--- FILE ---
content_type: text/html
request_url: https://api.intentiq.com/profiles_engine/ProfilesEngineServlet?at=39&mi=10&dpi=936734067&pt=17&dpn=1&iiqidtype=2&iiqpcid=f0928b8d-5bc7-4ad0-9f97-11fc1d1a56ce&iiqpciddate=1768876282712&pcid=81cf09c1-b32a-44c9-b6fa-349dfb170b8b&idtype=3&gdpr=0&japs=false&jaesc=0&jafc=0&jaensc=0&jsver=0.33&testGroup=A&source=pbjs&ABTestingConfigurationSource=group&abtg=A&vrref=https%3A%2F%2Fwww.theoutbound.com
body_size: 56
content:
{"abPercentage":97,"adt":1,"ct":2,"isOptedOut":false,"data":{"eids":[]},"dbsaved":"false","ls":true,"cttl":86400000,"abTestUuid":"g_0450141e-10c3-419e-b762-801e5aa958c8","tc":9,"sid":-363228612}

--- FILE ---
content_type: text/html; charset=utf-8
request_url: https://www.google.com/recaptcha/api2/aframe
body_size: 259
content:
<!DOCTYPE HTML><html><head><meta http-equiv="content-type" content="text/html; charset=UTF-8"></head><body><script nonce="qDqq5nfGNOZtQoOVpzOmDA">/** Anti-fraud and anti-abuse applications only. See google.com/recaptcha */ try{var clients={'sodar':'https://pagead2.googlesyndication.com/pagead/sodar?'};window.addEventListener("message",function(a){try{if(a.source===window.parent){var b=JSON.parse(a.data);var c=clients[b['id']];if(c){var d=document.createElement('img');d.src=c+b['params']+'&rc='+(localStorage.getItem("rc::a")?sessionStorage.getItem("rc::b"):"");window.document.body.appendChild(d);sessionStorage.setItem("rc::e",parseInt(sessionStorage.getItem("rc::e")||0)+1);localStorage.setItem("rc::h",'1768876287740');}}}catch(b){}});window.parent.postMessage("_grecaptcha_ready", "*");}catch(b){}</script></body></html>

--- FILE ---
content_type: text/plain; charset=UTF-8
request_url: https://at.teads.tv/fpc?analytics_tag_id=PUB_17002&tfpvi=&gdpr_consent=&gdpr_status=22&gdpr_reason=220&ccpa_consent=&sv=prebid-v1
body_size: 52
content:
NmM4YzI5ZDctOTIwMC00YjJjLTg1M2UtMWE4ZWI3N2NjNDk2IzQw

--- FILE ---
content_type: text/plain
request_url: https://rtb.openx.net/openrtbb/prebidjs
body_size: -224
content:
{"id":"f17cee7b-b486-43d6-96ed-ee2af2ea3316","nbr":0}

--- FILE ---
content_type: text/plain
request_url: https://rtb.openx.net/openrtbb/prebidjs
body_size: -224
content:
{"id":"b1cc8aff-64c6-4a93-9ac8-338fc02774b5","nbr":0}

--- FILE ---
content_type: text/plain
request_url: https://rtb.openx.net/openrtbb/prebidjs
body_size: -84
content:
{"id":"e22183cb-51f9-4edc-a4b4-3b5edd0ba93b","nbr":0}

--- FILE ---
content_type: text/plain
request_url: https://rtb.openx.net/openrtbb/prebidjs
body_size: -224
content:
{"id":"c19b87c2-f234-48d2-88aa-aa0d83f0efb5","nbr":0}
☆ ☆ ☆ ☆ ☆ ☆ ☆
* **Exercise prompt**:
Copy out whichever lines of the listing contain the word "false".

* **Exercise result**:
request_url: https://api.intentiq.com/profiles_engine/ProfilesEngineServlet?at=39&mi=10&dpi=936734067&pt=17&dpn=1&iiqidtype=2&iiqpcid=f0928b8d-5bc7-4ad0-9f97-11fc1d1a56ce&iiqpciddate=1768876282712&pcid=81cf09c1-b32a-44c9-b6fa-349dfb170b8b&idtype=3&gdpr=0&japs=false&jaesc=0&jafc=0&jaensc=0&jsver=0.33&testGroup=A&source=pbjs&ABTestingConfigurationSource=group&abtg=A&vrref=https%3A%2F%2Fwww.theoutbound.com
{"abPercentage":97,"adt":1,"ct":2,"isOptedOut":false,"data":{"eids":[]},"dbsaved":"false","ls":true,"cttl":86400000,"abTestUuid":"g_0450141e-10c3-419e-b762-801e5aa958c8","tc":9,"sid":-363228612}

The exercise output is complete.